# CONSIGNES
1/ Dans la fiche sur le patrimoine, relevez les adjectifs qui qualifient le patrimoine de la France dans la première phrase du premier paragraphe.
2/ Traduisez en anglais cette phrase de la fiche sur le patrimoine : « Les peintures rupestres de Lascaux, en Dordogne, sont un témoignage exceptionnel de l'art du paléolithique. »
3/ Reproduisez à l'identique le passage de la fiche sur le patrimoine qui va de "I. Le patrimoine historique" jusqu'à "(Notre-Dame de Chartres).".

# TEXTE À LIRE

★ ★ ★ ★

La France et le patrimoine, des actions majeures de valorisation et de protection


Fiche

La France, premier pays touristique du monde, tire une part importante de ses revenus et de son prestige de son patrimoine architectural, artistique, culturel et naturel. Mais le patrimoine est aussi considéré, notamment à partir de la Révolution française, comme un bien commun qui doit être accessible à tous et comme un facteur d'unité nationale. Avec l'essor du tourisme, le patrimoine devient un enjeu économique majeur. Si la France est, de loin, la première destination touristique mondiale, notamment grâce à Notre-Dame de Paris (qui recevait 12 millions de visiteurs par an), ou au Louvre (10 millions), la concurrence est aujourd'hui intense et implique des politiques spécifiques pour capter la clientèle mondiale. Le patrimoine apparaît ainsi comme un enjeu tant politique, économique et géopolitique que culturel, ce qui explique l'attention toute particulière dont il bénéficie de la part de l'État et, plus récemment, des collectivités territoriales.
I. Le patrimoine historique et culturel de la France
La France dispose d'un patrimoine architectural et artistique important, aujourd'hui très valorisé, notamment dans un but touristique. Les peintures rupestres de Lascaux, en Dordogne, sont un témoignage exceptionnel de l'art du paléolithique. La colonisation grecque a laissé des traces dans le sud de la France, notamment à Marseille. Dans bien des villes, on trouve des restes importants de la présence romaine à partir du iie siècle avant J.-C. Au Moyen Âge, le royaume de France est riche et puissant. Cela se traduit par un très important patrimoine religieux, des églises romanes (Sainte-Foy de Conques par exemple) aux cathédrales gothiques (Notre-Dame de Chartres).

★ ★ ★ ★

(Entrées de questions spatiales)
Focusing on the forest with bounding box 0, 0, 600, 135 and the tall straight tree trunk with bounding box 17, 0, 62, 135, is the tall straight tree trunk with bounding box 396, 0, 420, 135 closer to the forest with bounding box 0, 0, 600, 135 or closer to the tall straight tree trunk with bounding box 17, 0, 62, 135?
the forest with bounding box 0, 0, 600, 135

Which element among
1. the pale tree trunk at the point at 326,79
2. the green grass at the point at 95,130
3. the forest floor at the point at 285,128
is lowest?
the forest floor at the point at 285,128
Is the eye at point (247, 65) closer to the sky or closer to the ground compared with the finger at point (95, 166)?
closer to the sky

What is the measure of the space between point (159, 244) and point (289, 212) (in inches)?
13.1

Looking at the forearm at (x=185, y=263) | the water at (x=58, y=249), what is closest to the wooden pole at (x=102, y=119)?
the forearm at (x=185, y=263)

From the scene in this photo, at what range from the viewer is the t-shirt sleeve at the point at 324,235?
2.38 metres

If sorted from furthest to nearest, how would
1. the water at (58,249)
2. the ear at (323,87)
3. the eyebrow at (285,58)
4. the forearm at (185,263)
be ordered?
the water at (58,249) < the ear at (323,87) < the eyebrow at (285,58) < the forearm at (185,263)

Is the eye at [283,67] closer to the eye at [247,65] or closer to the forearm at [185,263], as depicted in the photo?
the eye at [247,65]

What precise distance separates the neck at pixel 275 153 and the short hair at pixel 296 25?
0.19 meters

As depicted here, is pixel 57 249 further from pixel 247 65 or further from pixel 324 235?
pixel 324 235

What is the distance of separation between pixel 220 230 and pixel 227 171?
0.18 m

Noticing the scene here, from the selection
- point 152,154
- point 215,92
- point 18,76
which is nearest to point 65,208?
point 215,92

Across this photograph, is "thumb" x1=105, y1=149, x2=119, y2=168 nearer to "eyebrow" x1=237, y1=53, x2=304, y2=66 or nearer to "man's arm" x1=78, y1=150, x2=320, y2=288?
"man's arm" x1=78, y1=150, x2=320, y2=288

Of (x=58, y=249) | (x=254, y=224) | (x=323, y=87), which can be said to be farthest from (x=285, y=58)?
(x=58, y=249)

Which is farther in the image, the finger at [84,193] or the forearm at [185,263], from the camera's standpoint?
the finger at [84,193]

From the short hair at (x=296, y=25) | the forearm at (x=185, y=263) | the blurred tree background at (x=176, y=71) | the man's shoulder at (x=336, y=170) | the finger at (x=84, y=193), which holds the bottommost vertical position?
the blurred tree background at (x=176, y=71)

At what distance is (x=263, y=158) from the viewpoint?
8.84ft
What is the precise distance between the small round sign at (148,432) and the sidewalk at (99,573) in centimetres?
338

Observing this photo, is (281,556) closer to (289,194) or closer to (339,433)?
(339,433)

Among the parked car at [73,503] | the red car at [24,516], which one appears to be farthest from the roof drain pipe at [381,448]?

★ ★ ★ ★

# CORRIGÉ
1/ architectural, artistique, culturel, naturel

2/ The cave paintings of Lascaux, in the Dordogne, are an exceptional testimony to Paleolithic art.

3/
I. Le patrimoine historique et culturel de la France
La France dispose d'un patrimoine architectural et artistique important, aujourd'hui très valorisé, notamment dans un but touristique. Les peintures rupestres de Lascaux, en Dordogne, sont un témoignage exceptionnel de l'art du paléolithique. La colonisation grecque a laissé des traces dans le sud de la France, notamment à Marseille. Dans bien des villes, on trouve des restes importants de la présence romaine à partir du iie siècle avant J.-C. Au Moyen Âge, le royaume de France est riche et puissant. Cela se traduit par un très important patrimoine religieux, des églises romanes (Sainte-Foy de Conques par exemple) aux cathédrales gothiques (Notre-Dame de Chartres).